**Task brief**
Take the material below and extract the lines from the one with "Dinosaurs Playing in the Park" through the one with "Vértes portré fiatal", word for word, without pictures.
+++++
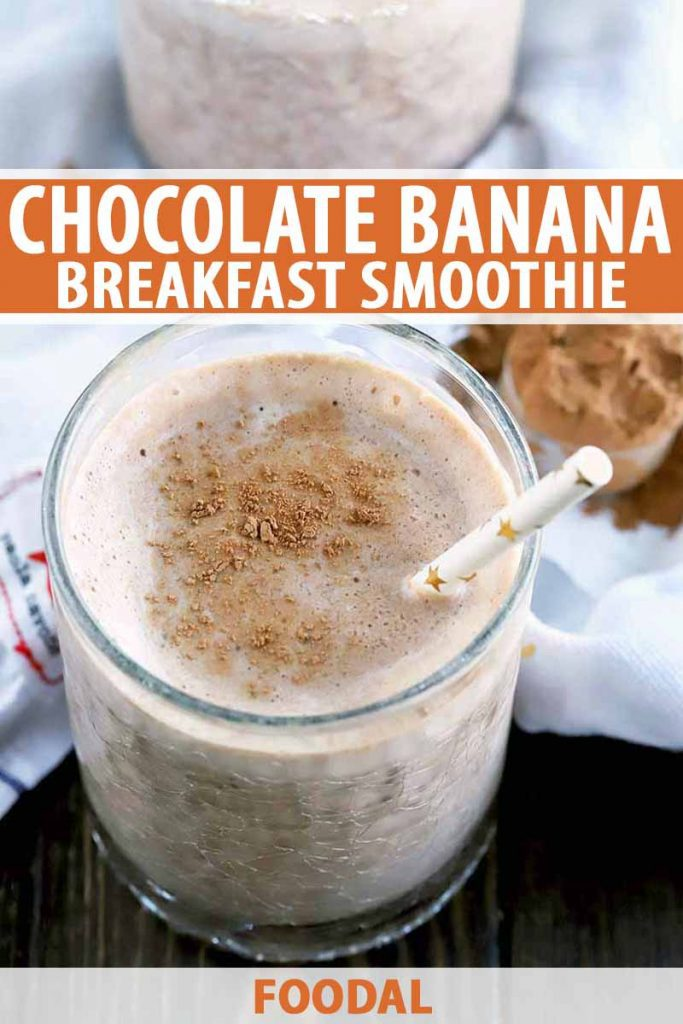 Vertical image of a chocolate and banana smoothie in a glass with a white paper straw, with another identical glass in the background, and a measuring scoop of cocoa powder on a white cloth, on a dark brown wood surface, printed with orange and white text.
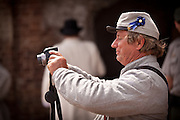 Confederate re-enactor uses a digital camera at Fort Sumter as Union troops withdraw from the fort in a ceremony commemorating the surrender 150-years ago April 12, 2011 in Charleston, SC.  The re-enactors are part of the 150th commemoration of the US Civil War.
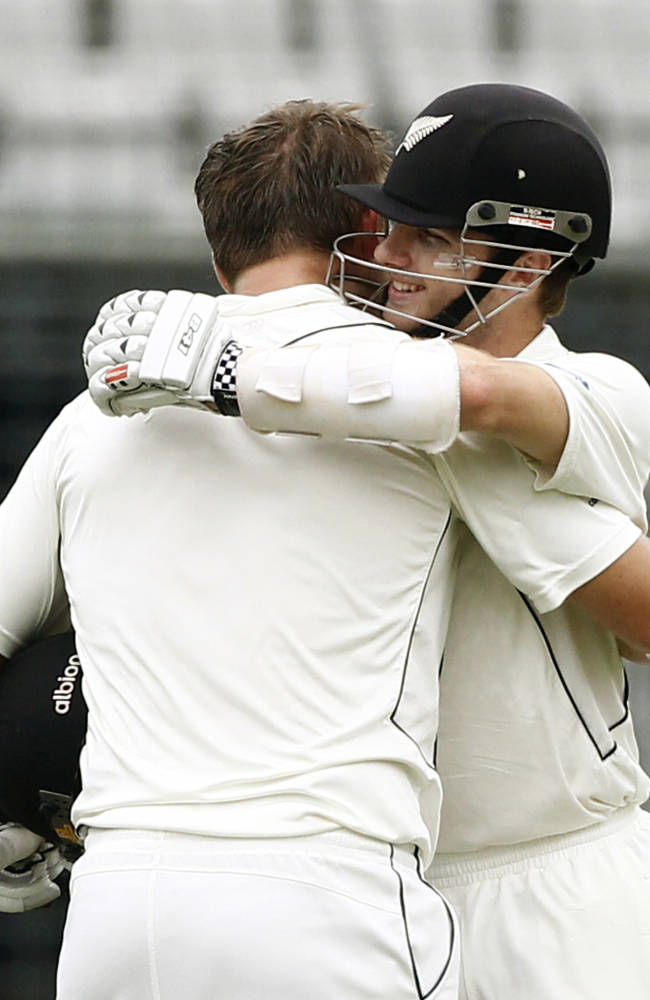 New Zealand's Kane Williamson, right, congratulates teammate Corey Anderson for scoring a century on the third day of the second cricket test match against Bangladesh in Dhaka, Bangladesh, Wednesday, Oct. 23, 2013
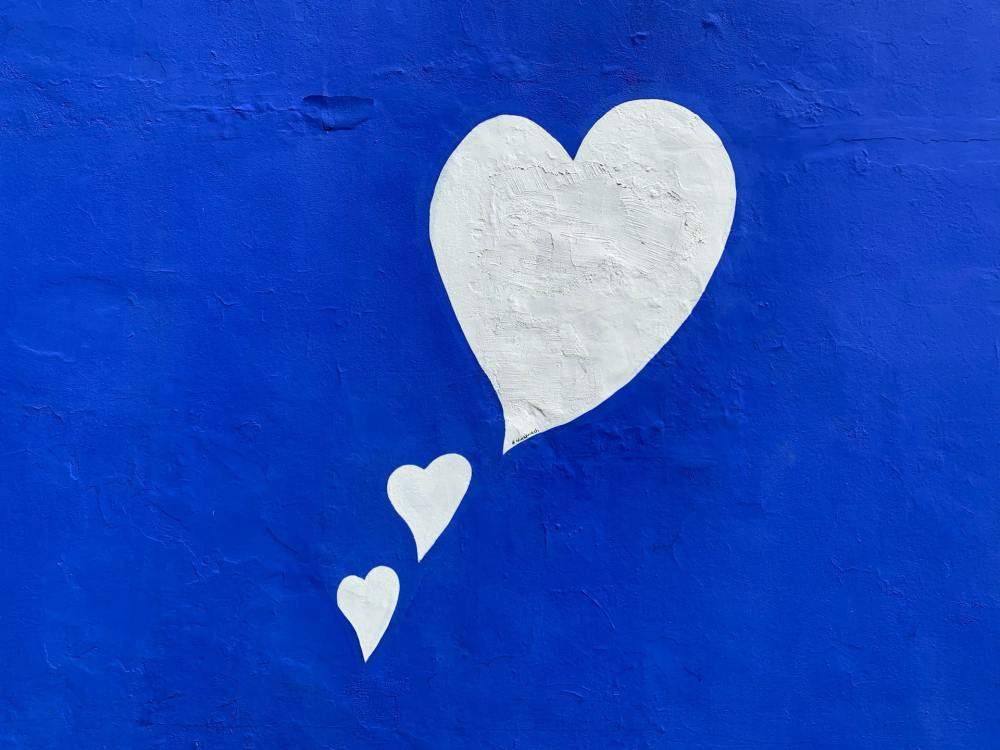 white love hears on blue wall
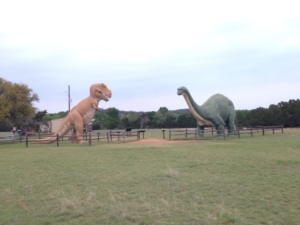 Dinosaurs Playing in the Park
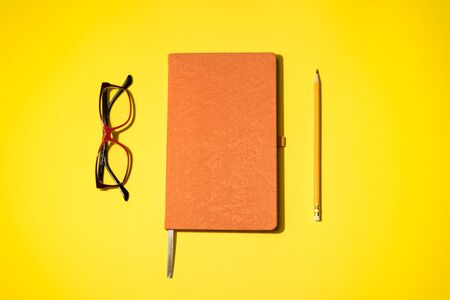 A pencil, orange daybook and red-black glasses on the yellow background. Concept idea. Space for text. Top on view.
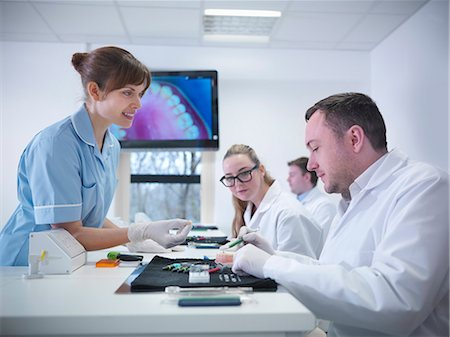 dentistry - Dentist teaching students in class Stock Photo - Premium Royalty-Free, Code: 649-06001573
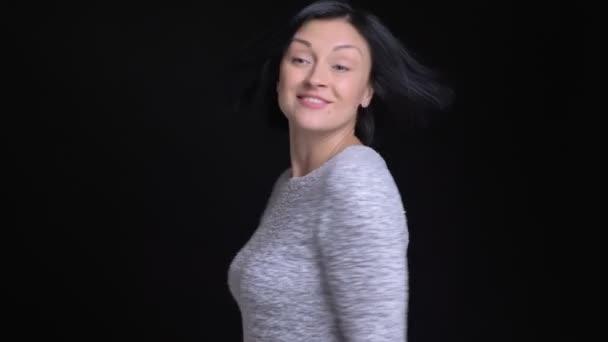 Vértes portré fiatal gyönyörű kaukázusi nő fordult a kamera mosolyogva, és így egy szem wink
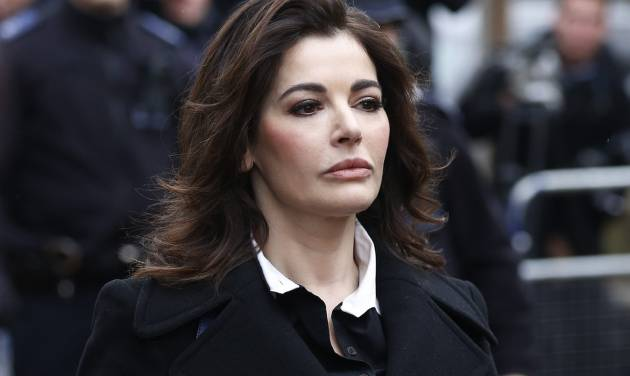 FILE - In this Wednesday, Dec. 4, 2013 file photo, British chef Nigella Lawson arrives at Isleworth Crown Court in London. The U.S. Embassy in London said on Thursday, April 3, 2014 that Lawson was denied permission to board a flight to the United States on the weekend. The embassy did not disclose the reason for refusing Lawson. (AP Photo/Sang Tan, File)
+++++
**Result of the exercise**
 Dinosaurs Playing in the Park
 A pencil, orange daybook and red-black glasses on the yellow background. Concept idea. Space for text. Top on view.
 dentistry - Dentist teaching students in class Stock Photo - Premium Royalty-Free, Code: 649-06001573
 Vértes portré fiatal gyönyörű kaukázusi nő fordult a kamera mosolyogva, és így egy szem wink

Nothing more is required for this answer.